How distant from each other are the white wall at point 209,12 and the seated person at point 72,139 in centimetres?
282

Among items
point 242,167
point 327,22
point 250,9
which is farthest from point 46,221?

Task to carry out:
Rewrite every line of the items above as a JSON list of strings, one string per line, with blank lines left out.

Exercise output:
[
  "How distant from each other are the white wall at point 209,12 and the seated person at point 72,139 in centimetres?",
  "282",
  "Among items",
  "point 242,167",
  "point 327,22",
  "point 250,9",
  "which is farthest from point 46,221?"
]